start GIVEN INFORMATION

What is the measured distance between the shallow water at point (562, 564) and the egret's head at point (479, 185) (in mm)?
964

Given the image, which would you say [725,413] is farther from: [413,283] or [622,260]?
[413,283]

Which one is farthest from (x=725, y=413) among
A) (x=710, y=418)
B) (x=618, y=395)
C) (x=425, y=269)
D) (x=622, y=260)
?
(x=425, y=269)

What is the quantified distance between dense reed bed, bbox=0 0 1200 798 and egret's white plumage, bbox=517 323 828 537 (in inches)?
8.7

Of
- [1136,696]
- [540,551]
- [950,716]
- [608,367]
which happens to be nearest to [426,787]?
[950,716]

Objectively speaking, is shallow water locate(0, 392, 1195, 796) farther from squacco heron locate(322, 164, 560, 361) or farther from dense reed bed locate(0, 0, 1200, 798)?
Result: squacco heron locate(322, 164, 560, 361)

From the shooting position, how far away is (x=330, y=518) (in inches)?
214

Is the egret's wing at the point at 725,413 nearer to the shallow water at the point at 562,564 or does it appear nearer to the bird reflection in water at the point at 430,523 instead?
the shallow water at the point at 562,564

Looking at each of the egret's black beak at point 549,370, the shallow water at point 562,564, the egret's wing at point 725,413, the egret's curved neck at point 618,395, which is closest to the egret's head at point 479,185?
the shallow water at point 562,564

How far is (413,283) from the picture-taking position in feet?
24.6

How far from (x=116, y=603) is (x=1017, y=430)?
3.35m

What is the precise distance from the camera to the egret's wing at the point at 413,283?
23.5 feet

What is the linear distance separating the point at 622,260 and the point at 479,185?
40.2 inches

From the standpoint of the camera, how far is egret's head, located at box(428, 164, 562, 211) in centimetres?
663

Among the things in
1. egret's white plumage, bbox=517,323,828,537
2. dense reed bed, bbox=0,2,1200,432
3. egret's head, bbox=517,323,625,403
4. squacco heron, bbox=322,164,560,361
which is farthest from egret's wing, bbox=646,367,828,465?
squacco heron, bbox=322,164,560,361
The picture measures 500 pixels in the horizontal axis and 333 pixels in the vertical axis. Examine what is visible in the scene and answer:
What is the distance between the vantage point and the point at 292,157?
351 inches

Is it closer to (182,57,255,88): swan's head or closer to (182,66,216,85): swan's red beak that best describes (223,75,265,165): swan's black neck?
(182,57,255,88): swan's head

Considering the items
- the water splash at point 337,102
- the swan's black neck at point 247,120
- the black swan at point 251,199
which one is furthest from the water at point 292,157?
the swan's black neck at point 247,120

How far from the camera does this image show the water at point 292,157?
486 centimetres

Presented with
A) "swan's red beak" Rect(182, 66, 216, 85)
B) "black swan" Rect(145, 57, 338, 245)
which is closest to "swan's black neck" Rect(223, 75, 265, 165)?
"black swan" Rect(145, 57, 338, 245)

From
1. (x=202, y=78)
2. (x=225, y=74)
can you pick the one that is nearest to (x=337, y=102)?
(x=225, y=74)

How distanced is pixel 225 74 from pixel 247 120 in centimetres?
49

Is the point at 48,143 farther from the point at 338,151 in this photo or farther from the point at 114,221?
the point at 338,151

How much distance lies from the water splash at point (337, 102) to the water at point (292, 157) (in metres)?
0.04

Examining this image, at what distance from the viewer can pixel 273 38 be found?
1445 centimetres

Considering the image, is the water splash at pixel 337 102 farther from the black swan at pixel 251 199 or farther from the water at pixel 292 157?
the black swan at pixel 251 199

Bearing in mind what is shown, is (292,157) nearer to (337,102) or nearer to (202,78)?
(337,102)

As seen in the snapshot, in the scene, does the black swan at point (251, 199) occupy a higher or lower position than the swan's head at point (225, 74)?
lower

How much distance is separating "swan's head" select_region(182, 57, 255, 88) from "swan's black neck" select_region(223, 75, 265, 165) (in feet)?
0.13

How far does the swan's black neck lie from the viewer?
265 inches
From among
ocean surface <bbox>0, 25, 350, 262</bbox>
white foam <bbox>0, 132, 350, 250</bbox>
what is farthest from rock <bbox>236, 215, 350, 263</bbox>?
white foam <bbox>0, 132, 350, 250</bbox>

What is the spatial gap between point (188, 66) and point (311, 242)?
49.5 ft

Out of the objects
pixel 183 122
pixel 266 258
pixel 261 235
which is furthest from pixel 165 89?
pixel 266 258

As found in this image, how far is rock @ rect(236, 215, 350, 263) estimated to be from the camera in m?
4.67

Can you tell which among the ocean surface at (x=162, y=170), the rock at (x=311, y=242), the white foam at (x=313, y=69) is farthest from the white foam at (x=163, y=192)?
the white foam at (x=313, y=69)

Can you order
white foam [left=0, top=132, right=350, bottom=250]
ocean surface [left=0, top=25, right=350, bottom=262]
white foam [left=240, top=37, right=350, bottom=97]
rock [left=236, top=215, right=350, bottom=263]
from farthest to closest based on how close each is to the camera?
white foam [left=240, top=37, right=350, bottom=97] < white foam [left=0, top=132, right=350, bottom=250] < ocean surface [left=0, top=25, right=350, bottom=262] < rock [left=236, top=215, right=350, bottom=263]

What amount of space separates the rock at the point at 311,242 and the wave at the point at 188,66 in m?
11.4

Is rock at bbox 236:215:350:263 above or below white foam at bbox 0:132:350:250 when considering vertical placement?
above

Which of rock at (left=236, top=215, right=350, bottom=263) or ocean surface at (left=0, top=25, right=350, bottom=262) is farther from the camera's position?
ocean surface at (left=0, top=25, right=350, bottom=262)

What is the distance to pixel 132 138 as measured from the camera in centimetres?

end GIVEN INFORMATION

▶ **YOUR INSTRUCTIONS**
Can you restate every record above word for word?

▶ **WRITTEN RESPONSE**
What is the measured distance between the shallow water at point (562, 564) and the egret's head at point (479, 185) (in mm)?
964

Given the image, which would you say [725,413] is farther from: [413,283] or [622,260]?
[413,283]

Which one is farthest from (x=725, y=413) among
A) (x=710, y=418)
B) (x=618, y=395)
C) (x=425, y=269)
D) (x=622, y=260)
?
(x=425, y=269)

What is the quantified distance between dense reed bed, bbox=0 0 1200 798 and egret's white plumage, bbox=517 323 828 537 (in inches)?
8.7

Of
- [1136,696]
- [540,551]
- [950,716]
- [608,367]
which happens to be nearest to [426,787]?
[950,716]

Objectively speaking, is shallow water locate(0, 392, 1195, 796) farther from squacco heron locate(322, 164, 560, 361) or farther from dense reed bed locate(0, 0, 1200, 798)?
Result: squacco heron locate(322, 164, 560, 361)

From the shooting position, how far away is (x=330, y=518) (in inches)?
214

Is the egret's wing at the point at 725,413 nearer to the shallow water at the point at 562,564 or does it appear nearer to the bird reflection in water at the point at 430,523 instead?
the shallow water at the point at 562,564

Looking at each of the egret's black beak at point 549,370, the shallow water at point 562,564, the egret's wing at point 725,413, the egret's curved neck at point 618,395, which is closest to the egret's head at point 479,185?
the shallow water at point 562,564

How far is (413,283) from the picture-taking position in feet?
24.6

How far from (x=116, y=603) is (x=1017, y=430)?
3.35m

What is the precise distance from the camera to the egret's wing at the point at 413,283?
23.5 feet

What is the linear distance separating the point at 622,260 and the point at 479,185?
40.2 inches

From the standpoint of the camera, how far is egret's head, located at box(428, 164, 562, 211) in centimetres?
663

Among the things in
1. egret's white plumage, bbox=517,323,828,537
2. dense reed bed, bbox=0,2,1200,432
3. egret's head, bbox=517,323,625,403
4. squacco heron, bbox=322,164,560,361
which is farthest from egret's wing, bbox=646,367,828,465?
squacco heron, bbox=322,164,560,361
The picture measures 500 pixels in the horizontal axis and 333 pixels in the vertical axis. Examine what is visible in the scene and answer:
What is the distance between the vantage point and the point at 292,157?
351 inches

Is it closer to (182,57,255,88): swan's head or closer to (182,66,216,85): swan's red beak that best describes (223,75,265,165): swan's black neck?
(182,57,255,88): swan's head

Considering the items
- the water splash at point 337,102
- the swan's black neck at point 247,120
- the black swan at point 251,199
which one is furthest from the water at point 292,157?
the swan's black neck at point 247,120

How far from the camera does this image show the water at point 292,157?
486 centimetres

Presented with
A) "swan's red beak" Rect(182, 66, 216, 85)
B) "black swan" Rect(145, 57, 338, 245)
which is closest to "swan's black neck" Rect(223, 75, 265, 165)?
"black swan" Rect(145, 57, 338, 245)

From
1. (x=202, y=78)
2. (x=225, y=74)
can you pick the one that is nearest to (x=337, y=102)?
(x=225, y=74)

How distanced is pixel 225 74 from pixel 247 120 in centimetres?
49

Is the point at 48,143 farther from the point at 338,151 in this photo or farther from the point at 114,221?
the point at 338,151

How much distance lies from the water splash at point (337, 102) to the water at point (292, 157) (in metres)?
0.04

Examining this image, at what distance from the viewer can pixel 273 38 be found?
1445 centimetres

Considering the image, is the water splash at pixel 337 102 farther from the black swan at pixel 251 199 or farther from the water at pixel 292 157?
the black swan at pixel 251 199

Bearing in mind what is shown, is (292,157) nearer to (337,102) or nearer to (202,78)?
(337,102)

As seen in the snapshot, in the scene, does the black swan at point (251, 199) occupy a higher or lower position than the swan's head at point (225, 74)?
lower

How much distance is separating "swan's head" select_region(182, 57, 255, 88) from "swan's black neck" select_region(223, 75, 265, 165) (in feet)?
0.13

How far does the swan's black neck lie from the viewer?
265 inches
From among
ocean surface <bbox>0, 25, 350, 262</bbox>
white foam <bbox>0, 132, 350, 250</bbox>
what is farthest from rock <bbox>236, 215, 350, 263</bbox>?
white foam <bbox>0, 132, 350, 250</bbox>

What is the spatial gap between point (188, 66) and point (311, 242)?
49.5 ft

Out of the objects
pixel 183 122
pixel 266 258
pixel 261 235
which is furthest from pixel 165 89?
pixel 266 258

As found in this image, how far is rock @ rect(236, 215, 350, 263) estimated to be from the camera in m?
4.67

Can you tell which among the ocean surface at (x=162, y=170), the rock at (x=311, y=242), the white foam at (x=313, y=69) is farthest from the white foam at (x=163, y=192)?
the white foam at (x=313, y=69)

Can you order
white foam [left=0, top=132, right=350, bottom=250]
ocean surface [left=0, top=25, right=350, bottom=262]
white foam [left=240, top=37, right=350, bottom=97]
rock [left=236, top=215, right=350, bottom=263]
from farthest to closest based on how close each is to the camera?
white foam [left=240, top=37, right=350, bottom=97] < white foam [left=0, top=132, right=350, bottom=250] < ocean surface [left=0, top=25, right=350, bottom=262] < rock [left=236, top=215, right=350, bottom=263]

What amount of space separates the rock at the point at 311,242 and the wave at the point at 188,66 in m?
11.4

Is rock at bbox 236:215:350:263 above or below white foam at bbox 0:132:350:250 when considering vertical placement?
above

Which of rock at (left=236, top=215, right=350, bottom=263) or ocean surface at (left=0, top=25, right=350, bottom=262) is farther from the camera's position?
ocean surface at (left=0, top=25, right=350, bottom=262)

What is the distance to pixel 132 138 as measured from the camera in centimetres?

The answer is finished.